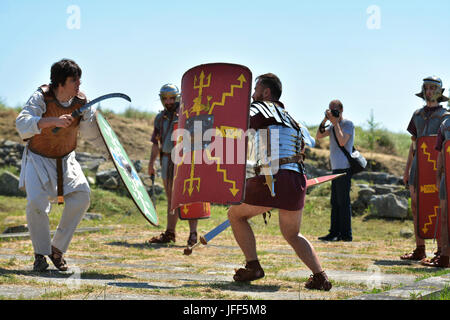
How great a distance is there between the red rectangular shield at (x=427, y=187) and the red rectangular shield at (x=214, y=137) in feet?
8.49

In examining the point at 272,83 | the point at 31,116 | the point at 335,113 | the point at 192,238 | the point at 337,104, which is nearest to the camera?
the point at 272,83

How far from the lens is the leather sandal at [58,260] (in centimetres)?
529

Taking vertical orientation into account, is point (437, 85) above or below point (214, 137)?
above

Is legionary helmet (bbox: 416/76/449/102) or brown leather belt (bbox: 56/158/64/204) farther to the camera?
legionary helmet (bbox: 416/76/449/102)

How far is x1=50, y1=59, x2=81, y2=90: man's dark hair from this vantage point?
5.37 m

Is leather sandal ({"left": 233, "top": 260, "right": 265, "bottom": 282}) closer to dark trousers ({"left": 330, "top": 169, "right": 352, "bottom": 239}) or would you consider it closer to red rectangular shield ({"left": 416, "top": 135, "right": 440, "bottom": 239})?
red rectangular shield ({"left": 416, "top": 135, "right": 440, "bottom": 239})

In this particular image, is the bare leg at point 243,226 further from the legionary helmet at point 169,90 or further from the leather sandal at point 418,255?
the legionary helmet at point 169,90

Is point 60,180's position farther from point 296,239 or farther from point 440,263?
point 440,263

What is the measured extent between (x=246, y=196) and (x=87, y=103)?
1.61 metres

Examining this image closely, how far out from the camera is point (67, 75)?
537cm

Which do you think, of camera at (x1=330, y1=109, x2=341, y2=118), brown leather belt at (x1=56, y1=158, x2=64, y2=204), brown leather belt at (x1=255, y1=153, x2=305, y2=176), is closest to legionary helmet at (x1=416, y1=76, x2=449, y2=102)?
camera at (x1=330, y1=109, x2=341, y2=118)

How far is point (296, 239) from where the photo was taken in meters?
4.55

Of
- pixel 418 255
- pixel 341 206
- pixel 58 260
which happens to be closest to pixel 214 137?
pixel 58 260

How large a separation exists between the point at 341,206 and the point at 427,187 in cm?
223
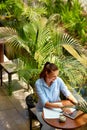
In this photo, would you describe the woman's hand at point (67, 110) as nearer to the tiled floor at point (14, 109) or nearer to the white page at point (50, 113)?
the white page at point (50, 113)

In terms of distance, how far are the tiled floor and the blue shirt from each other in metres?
0.91

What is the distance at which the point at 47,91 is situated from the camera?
15.8 feet

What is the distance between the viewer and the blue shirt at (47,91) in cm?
472

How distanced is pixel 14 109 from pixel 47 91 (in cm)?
141

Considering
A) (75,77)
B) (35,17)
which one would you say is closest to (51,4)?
(35,17)

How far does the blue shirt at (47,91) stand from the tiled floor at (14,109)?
914mm

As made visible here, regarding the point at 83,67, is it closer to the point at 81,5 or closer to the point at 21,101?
the point at 21,101

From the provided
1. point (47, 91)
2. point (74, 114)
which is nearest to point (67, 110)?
point (74, 114)

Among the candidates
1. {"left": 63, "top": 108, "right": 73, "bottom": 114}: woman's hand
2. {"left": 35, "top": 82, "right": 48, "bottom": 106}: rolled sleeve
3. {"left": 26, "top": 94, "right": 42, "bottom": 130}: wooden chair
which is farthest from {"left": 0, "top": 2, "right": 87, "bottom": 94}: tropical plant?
{"left": 63, "top": 108, "right": 73, "bottom": 114}: woman's hand

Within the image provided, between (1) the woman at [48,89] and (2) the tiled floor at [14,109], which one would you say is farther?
(2) the tiled floor at [14,109]

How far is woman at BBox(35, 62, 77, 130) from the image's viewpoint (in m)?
4.66

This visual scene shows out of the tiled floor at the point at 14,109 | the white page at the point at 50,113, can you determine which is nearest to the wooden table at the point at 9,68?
the tiled floor at the point at 14,109

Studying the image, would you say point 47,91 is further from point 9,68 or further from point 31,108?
point 9,68

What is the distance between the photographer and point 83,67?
537cm
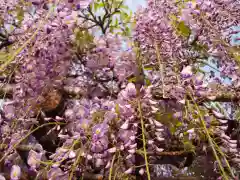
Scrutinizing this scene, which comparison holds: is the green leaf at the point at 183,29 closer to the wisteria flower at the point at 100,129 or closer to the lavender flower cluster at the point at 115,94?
the lavender flower cluster at the point at 115,94

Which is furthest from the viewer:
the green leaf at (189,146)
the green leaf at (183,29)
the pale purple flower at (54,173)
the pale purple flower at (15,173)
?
the green leaf at (183,29)

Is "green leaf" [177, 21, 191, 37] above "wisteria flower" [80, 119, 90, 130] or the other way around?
above

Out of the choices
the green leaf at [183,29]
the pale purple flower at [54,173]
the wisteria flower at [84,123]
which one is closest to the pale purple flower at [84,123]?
the wisteria flower at [84,123]

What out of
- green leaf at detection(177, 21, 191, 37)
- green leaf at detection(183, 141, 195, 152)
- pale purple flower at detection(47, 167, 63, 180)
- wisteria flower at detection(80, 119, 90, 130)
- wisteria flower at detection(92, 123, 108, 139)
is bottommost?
pale purple flower at detection(47, 167, 63, 180)

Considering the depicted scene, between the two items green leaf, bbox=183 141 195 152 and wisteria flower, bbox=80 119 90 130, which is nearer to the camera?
wisteria flower, bbox=80 119 90 130

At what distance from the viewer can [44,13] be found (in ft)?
3.12

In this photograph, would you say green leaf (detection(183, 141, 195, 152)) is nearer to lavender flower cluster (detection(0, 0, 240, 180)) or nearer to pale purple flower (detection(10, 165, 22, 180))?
lavender flower cluster (detection(0, 0, 240, 180))

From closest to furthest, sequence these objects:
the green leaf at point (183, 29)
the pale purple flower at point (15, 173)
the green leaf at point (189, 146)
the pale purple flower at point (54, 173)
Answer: the pale purple flower at point (54, 173) < the pale purple flower at point (15, 173) < the green leaf at point (189, 146) < the green leaf at point (183, 29)

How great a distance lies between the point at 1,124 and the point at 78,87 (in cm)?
27

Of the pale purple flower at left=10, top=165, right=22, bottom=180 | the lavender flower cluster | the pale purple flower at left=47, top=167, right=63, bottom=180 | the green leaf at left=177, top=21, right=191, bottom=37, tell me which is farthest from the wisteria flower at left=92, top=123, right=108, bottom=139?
the green leaf at left=177, top=21, right=191, bottom=37

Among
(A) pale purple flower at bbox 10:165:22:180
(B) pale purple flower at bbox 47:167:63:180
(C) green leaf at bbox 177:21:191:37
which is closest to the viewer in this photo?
(B) pale purple flower at bbox 47:167:63:180

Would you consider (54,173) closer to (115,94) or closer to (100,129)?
(100,129)

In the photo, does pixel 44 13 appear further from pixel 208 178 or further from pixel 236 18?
pixel 208 178

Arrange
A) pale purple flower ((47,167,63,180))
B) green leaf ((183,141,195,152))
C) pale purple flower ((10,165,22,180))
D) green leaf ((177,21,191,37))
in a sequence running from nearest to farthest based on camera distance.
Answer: pale purple flower ((47,167,63,180)) → pale purple flower ((10,165,22,180)) → green leaf ((183,141,195,152)) → green leaf ((177,21,191,37))
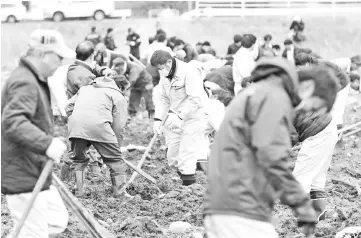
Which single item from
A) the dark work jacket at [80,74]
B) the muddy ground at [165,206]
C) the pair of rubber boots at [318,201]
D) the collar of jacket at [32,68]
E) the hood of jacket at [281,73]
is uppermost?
the hood of jacket at [281,73]

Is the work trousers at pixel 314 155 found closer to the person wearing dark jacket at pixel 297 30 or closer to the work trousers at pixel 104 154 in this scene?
the work trousers at pixel 104 154

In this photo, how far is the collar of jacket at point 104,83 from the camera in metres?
9.56

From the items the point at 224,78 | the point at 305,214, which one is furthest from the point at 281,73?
the point at 224,78

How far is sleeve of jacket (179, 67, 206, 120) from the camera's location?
1027 centimetres

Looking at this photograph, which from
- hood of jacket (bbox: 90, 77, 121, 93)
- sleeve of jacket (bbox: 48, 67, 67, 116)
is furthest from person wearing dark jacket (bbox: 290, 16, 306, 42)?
hood of jacket (bbox: 90, 77, 121, 93)

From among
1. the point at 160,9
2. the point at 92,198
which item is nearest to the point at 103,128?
the point at 92,198

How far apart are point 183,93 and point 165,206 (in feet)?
5.54

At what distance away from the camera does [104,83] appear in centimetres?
961

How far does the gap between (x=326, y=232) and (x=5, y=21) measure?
2600 centimetres

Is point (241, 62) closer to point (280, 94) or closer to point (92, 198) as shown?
point (92, 198)

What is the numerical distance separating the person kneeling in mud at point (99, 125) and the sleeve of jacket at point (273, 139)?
4993mm

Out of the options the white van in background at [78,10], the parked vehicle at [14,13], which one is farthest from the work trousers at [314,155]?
the white van in background at [78,10]

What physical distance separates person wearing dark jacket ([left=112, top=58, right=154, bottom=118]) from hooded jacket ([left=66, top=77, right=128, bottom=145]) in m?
5.48

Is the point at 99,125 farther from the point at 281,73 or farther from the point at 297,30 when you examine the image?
the point at 297,30
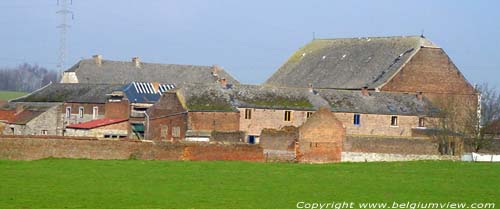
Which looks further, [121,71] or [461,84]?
[121,71]

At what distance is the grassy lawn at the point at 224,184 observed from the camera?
107 ft

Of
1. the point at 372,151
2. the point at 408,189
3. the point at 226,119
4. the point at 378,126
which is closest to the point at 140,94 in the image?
the point at 226,119

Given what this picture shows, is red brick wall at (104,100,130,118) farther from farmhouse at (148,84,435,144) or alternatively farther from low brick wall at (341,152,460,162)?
low brick wall at (341,152,460,162)

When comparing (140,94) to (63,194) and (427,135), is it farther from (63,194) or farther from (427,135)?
(63,194)

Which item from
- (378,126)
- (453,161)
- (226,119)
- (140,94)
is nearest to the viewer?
(453,161)

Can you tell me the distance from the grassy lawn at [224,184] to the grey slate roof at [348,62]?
2700 centimetres

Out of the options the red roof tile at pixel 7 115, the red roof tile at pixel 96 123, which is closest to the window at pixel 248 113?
the red roof tile at pixel 96 123

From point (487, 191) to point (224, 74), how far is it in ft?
==============================
List the lines above as a numbered list, from the line containing "At what distance is" through the line containing "2700 centimetres", with both of those lines included and blank lines omitted.

* [Exercise output]:
1. At what distance is the grassy lawn at the point at 224,184 observed from the camera?
2. 107 ft
3. Of
4. 1. the point at 372,151
5. 2. the point at 408,189
6. 3. the point at 226,119
7. 4. the point at 378,126
8. which is closest to the point at 140,94 in the image?
9. the point at 226,119
10. Given what this picture shows, is red brick wall at (104,100,130,118) farther from farmhouse at (148,84,435,144) or alternatively farther from low brick wall at (341,152,460,162)?
11. low brick wall at (341,152,460,162)
12. When comparing (140,94) to (63,194) and (427,135), is it farther from (63,194) or farther from (427,135)?
13. (63,194)
14. Which item from
15. - (378,126)
16. - (453,161)
17. - (226,119)
18. - (140,94)
19. is nearest to the viewer?
20. (453,161)
21. Can you tell me the distance from the grassy lawn at [224,184] to the grey slate roof at [348,62]?
22. 2700 centimetres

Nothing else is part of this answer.